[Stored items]

------------------------------------------------

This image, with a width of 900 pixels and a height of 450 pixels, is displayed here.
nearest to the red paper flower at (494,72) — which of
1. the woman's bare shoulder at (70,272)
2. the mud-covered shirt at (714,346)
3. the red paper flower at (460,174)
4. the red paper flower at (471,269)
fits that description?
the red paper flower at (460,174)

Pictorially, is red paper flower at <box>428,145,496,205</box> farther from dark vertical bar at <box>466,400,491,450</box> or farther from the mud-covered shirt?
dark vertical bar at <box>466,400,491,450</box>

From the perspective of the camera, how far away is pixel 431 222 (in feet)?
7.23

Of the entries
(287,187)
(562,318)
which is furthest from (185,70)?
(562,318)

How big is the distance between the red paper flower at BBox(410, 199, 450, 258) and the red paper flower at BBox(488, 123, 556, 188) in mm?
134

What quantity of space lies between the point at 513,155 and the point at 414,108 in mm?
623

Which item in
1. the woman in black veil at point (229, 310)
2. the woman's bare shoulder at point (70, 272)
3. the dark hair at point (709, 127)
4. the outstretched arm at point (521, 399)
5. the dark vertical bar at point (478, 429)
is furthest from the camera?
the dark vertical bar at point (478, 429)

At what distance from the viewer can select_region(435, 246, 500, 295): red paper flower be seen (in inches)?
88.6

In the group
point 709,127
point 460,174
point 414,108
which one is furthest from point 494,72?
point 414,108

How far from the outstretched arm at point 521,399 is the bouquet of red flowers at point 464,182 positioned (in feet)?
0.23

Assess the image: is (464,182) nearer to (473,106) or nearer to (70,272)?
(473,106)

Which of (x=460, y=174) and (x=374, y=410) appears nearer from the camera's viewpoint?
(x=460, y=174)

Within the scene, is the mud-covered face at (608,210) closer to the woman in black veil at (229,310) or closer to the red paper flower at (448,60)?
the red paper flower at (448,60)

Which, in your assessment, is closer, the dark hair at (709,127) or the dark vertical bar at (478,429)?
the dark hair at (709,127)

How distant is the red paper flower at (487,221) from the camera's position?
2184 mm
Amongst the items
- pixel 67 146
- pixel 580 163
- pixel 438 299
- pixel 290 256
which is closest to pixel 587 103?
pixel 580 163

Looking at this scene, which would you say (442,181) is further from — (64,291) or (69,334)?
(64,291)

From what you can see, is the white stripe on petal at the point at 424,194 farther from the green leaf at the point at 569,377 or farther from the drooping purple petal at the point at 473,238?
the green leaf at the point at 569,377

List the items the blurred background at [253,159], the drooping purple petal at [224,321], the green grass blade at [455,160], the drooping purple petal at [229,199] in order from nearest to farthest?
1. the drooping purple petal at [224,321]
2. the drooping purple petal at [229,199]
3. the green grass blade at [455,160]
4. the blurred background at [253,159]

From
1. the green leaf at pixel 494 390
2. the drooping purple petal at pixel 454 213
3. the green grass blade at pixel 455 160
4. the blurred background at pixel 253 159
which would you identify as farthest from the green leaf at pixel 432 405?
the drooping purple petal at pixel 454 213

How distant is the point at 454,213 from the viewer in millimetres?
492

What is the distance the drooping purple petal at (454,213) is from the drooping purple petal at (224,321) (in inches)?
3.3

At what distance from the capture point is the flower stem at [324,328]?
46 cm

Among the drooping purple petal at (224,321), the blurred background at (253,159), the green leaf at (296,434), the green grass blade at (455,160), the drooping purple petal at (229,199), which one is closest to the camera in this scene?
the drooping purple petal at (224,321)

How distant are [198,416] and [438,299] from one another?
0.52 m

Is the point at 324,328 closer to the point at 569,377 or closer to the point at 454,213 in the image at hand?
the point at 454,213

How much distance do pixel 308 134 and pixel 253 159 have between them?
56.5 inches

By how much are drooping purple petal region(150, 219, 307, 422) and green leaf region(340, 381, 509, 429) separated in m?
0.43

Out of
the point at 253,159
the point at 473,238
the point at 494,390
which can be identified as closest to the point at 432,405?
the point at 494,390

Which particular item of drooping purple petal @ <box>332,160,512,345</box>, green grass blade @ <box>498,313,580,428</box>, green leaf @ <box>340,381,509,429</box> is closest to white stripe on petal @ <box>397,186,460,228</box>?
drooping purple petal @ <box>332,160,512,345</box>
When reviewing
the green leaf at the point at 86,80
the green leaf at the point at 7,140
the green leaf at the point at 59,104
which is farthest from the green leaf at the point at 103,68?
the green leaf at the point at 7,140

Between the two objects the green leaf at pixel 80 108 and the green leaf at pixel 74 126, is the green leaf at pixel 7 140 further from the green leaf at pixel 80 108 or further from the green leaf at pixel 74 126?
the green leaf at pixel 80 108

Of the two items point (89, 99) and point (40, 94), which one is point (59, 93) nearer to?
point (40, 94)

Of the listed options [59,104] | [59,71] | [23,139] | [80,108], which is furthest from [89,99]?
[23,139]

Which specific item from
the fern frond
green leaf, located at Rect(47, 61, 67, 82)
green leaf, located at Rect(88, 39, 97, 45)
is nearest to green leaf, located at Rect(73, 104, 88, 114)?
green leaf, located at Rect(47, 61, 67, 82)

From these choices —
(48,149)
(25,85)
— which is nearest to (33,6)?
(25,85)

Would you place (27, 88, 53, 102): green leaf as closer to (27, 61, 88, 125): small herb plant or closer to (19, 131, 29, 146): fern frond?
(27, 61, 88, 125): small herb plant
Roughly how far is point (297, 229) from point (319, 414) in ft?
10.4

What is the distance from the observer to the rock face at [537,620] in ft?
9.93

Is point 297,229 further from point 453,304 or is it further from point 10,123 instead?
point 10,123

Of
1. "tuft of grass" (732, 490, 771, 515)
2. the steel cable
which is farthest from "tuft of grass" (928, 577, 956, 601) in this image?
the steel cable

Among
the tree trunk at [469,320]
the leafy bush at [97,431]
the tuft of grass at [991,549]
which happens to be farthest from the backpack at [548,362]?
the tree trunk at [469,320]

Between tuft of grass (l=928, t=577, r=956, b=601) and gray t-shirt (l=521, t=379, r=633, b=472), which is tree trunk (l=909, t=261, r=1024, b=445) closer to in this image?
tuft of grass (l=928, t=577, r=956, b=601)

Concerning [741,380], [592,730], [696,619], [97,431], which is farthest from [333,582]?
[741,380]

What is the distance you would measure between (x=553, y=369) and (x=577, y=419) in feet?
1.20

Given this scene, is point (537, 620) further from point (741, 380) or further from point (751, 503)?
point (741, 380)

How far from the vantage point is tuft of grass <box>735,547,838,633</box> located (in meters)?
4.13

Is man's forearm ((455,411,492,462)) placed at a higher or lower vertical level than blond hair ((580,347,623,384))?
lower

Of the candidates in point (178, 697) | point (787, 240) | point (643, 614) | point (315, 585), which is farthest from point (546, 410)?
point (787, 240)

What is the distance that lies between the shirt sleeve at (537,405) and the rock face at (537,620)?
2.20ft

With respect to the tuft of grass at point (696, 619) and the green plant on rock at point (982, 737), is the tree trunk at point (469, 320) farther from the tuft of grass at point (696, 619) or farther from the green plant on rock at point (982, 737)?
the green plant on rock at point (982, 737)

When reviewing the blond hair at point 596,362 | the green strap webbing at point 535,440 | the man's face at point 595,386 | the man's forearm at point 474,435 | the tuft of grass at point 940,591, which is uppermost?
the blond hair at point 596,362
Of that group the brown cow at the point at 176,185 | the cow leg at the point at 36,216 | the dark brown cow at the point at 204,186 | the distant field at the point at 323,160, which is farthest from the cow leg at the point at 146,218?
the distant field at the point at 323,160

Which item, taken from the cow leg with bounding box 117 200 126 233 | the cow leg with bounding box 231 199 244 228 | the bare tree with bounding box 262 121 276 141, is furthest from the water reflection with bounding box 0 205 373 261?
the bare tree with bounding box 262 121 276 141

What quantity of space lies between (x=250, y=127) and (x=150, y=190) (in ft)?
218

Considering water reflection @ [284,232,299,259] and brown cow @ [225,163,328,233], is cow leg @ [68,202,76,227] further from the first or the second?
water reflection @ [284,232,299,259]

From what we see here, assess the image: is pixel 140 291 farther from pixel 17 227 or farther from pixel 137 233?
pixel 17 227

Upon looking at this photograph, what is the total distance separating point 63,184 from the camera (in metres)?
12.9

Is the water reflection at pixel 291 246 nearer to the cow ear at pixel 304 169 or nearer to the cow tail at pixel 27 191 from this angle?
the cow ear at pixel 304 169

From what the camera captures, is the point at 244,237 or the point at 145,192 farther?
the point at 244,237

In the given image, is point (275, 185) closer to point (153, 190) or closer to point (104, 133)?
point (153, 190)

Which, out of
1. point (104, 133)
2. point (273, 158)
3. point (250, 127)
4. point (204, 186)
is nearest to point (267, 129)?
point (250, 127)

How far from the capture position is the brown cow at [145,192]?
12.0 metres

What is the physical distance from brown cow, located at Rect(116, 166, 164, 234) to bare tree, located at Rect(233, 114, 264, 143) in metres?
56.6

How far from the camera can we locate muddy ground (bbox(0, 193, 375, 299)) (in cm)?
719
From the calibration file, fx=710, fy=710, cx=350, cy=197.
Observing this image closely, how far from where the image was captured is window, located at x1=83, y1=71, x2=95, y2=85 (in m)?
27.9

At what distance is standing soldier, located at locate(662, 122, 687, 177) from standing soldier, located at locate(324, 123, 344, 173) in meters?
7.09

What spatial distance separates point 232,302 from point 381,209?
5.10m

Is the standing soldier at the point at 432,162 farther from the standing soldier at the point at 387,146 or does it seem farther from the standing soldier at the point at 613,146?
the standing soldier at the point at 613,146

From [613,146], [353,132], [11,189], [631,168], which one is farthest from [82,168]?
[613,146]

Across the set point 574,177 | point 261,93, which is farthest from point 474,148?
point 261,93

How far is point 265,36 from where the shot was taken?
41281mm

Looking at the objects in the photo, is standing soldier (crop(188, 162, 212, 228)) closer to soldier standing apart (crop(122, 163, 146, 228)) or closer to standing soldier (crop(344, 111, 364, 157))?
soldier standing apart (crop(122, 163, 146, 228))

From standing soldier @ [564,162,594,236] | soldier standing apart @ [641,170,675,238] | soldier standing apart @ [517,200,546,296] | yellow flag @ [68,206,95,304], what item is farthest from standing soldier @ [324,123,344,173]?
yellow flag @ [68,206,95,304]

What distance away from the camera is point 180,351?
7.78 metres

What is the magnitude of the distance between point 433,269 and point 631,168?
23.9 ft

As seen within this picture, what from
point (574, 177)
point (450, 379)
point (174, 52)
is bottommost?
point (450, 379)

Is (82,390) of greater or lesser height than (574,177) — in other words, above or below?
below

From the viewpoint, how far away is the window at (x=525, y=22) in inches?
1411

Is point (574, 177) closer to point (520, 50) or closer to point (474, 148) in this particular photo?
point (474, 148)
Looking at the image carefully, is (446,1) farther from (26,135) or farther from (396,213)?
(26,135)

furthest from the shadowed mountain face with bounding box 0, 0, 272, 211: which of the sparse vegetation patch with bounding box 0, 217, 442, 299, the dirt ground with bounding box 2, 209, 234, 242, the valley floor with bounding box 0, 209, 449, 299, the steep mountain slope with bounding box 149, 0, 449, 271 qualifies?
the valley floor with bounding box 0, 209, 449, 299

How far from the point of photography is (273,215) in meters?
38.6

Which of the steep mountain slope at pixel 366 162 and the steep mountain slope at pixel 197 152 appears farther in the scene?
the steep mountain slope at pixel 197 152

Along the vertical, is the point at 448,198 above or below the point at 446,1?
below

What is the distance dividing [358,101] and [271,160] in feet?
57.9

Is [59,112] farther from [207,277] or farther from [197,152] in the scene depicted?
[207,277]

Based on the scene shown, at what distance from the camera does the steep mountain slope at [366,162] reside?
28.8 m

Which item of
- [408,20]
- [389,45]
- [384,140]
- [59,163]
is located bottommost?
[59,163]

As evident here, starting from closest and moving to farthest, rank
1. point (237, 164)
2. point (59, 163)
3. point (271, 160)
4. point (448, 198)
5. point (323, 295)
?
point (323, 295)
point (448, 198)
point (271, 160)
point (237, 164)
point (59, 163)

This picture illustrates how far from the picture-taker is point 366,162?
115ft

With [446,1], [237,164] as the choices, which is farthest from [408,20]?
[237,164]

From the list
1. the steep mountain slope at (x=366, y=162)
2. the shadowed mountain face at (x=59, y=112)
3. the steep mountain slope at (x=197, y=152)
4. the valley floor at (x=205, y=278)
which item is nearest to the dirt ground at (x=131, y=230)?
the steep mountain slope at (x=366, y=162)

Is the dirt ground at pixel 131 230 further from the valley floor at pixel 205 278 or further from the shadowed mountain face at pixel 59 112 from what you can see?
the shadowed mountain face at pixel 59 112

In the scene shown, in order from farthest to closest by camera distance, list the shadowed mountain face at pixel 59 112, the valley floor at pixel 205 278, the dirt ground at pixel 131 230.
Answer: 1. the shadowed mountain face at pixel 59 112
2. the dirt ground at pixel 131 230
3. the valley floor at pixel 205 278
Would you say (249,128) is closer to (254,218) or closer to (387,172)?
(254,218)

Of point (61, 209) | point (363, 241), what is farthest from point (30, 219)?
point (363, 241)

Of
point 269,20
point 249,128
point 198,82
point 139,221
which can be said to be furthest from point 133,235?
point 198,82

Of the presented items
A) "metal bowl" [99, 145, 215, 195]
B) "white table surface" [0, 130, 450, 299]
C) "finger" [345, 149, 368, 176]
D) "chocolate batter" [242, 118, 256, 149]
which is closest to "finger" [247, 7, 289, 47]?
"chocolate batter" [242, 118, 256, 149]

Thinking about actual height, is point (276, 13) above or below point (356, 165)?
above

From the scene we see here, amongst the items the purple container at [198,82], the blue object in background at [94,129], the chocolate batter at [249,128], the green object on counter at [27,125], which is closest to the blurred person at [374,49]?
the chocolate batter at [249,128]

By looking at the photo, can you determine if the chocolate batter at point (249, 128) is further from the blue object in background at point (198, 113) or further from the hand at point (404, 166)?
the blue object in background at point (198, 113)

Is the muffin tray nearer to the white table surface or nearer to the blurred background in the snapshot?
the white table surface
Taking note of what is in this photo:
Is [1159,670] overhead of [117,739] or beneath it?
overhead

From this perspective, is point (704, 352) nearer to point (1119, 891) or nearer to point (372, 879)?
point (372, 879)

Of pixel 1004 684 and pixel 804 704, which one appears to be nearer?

------------------------------------------------

#### Objective:
Reproduce word for word the part of the listing that starts with the line containing "Among the drooping" and ends with the line containing "56.5 inches", with both of those lines included.

#### Solution to this task:
Among the drooping purple petal at (224,321), the blurred background at (253,159), the green leaf at (296,434), the green grass blade at (455,160), the drooping purple petal at (229,199), which one is closest to the camera in this scene?
the drooping purple petal at (224,321)

How distant are [198,416] and [438,299] from one another?
0.52 m

Is the point at 324,328 closer to the point at 569,377 or closer to the point at 454,213 in the image at hand?
the point at 454,213

How much distance do pixel 308 134 and pixel 253 159 have between them?
56.5 inches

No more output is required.